When analyzing legal language:
- Quote exact contract language when relevant
- Note any ambiguities or potential issues
- If multiple documents are referenced, compare their language`,
    messages: [{
      role: 'user',
      content: `Documents:\n\n${context}\n\n---\n\nQuestion: ${question}`,
    }],
  })

  return {
    answer: response.content[0].type === 'text' ? response.content[0].text : '',
    sources: chunks.map(c => c.metadata),
    tokensUsed: response.usage.input_tokens + response.usage.output_tokens,
  }
}

Step 4: Local Fallback for Sensitive Documents

Some clients require that their documents never leave the firm's network.
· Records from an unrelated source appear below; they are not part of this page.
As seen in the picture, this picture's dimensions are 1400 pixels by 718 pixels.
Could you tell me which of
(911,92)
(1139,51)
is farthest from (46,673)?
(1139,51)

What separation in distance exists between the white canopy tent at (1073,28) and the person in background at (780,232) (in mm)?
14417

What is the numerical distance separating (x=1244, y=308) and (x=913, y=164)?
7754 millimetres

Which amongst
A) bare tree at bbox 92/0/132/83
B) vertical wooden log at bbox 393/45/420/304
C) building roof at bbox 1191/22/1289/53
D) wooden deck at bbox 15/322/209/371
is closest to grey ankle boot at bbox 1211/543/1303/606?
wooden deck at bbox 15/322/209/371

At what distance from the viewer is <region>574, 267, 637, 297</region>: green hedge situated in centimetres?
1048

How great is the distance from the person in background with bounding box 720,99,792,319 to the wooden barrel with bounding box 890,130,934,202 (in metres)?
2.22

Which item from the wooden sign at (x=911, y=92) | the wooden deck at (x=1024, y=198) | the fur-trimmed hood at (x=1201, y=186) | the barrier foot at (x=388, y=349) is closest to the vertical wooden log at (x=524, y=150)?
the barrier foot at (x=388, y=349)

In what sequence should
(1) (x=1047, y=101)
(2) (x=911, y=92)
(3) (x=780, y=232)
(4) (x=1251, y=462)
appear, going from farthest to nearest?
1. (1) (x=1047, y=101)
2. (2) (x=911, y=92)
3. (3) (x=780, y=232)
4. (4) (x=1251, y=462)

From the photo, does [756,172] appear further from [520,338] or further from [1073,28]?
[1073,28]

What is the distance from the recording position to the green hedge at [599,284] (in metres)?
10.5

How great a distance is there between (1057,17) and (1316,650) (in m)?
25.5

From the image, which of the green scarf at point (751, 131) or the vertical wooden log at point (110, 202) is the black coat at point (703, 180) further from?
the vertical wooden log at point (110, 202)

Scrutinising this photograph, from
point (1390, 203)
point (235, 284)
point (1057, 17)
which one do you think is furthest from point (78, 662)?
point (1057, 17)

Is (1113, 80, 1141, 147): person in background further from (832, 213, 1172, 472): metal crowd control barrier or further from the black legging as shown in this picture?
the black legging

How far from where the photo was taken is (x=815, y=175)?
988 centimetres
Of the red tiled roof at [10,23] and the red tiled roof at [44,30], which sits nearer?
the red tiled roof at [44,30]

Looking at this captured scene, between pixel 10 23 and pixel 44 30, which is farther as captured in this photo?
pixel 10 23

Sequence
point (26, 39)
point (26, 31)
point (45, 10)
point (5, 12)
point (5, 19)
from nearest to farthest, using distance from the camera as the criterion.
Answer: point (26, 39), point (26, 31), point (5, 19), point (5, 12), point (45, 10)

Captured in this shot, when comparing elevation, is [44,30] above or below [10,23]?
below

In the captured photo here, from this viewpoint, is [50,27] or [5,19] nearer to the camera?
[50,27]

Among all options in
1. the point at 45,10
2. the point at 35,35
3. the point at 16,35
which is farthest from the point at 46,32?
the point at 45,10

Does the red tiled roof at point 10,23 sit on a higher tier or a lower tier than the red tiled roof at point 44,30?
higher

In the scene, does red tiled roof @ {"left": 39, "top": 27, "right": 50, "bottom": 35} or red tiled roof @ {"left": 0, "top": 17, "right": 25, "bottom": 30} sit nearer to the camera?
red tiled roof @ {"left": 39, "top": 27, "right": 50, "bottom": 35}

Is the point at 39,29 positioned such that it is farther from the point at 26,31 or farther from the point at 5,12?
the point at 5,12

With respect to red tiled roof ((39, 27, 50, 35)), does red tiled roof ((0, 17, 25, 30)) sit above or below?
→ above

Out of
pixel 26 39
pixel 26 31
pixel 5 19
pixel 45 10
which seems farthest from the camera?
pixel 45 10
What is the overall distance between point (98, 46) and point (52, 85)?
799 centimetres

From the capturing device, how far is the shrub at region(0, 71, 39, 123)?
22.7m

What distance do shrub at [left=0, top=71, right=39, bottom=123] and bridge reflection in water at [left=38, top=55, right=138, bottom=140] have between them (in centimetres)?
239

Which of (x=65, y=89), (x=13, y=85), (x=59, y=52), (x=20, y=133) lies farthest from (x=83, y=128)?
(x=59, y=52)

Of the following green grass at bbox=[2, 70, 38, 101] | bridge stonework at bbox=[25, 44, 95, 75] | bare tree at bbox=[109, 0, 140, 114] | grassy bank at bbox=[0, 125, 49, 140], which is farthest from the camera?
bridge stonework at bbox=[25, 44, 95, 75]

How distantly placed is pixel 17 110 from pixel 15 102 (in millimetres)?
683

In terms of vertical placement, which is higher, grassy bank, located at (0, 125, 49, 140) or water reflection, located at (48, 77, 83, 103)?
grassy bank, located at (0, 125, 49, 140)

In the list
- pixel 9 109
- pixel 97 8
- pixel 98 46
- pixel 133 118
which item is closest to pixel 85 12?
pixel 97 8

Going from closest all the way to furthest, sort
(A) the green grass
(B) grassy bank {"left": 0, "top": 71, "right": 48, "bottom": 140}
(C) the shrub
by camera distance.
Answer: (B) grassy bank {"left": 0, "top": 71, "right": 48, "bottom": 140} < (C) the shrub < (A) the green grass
For these, the system routes to Ollama running locally.

typescript

// lib/local-qa.ts — Local inference for sensitive documents
import OpenAI from 'openai'

const ollama = new OpenAI({
  baseURL: 'http://localhost:11434/v1',
  apiKey: 'ollama',
})

async function generateWithOllama(question: string, context: string) {
  /**
   * Generate answers using a local LLM via Ollama.
   * Used for documents that can't be sent to cloud providers.
   * Quality is lower than Claude but data never leaves the network.
   */
  const response = await ollama.chat.completions.create({
    model: 'llama3.1:70b',    // largest model that fits in memory
    messages: [
      {
        role: 'system',
        content: `You are a legal document analysis assistant. Answer based ONLY on the provided excerpts. Cite sources using [Source N]. If unsure, say so.`,
      },
      {
        role: 'user',
        content: `Documents:\n\n${context}\n\n---\n\nQuestion: ${question}`,
      },
    ],
    temperature: 0.2,    // low temperature for factual accuracy
  })

  return {
    answer: response.choices[0].message.content || '',
    sources: [],
    provider: 'local',
  }
}

Step 5: API Endpoint

typescript

// app/api/qa/route.ts — Question answering API endpoint
import { NextRequest, NextResponse } from 'next/server'
import { answerQuestion } from '@/lib/qa'

export async function POST(req: NextRequest) {
  const { question, documentIds, sensitive } = await req.json()

  if (!question) {
    return NextResponse.json({ error: 'Question is required' }, { status: 400 })
  }

  const result = await answerQuestion(question, documentIds, {
    provider: sensitive ? 'local' : 'cloud',
  })

  return NextResponse.json(result)
}

The system handles both modes transparently — lawyers don't need to know whether their question was processed by Claude or Ollama. They just upload documents, ask questions, and get cited answers. For standard documents, Claude provides high-quality analysis with precise citations. For sensitive documents, Ollama provides good-enough answers without any data leaving the firm's infrastructure.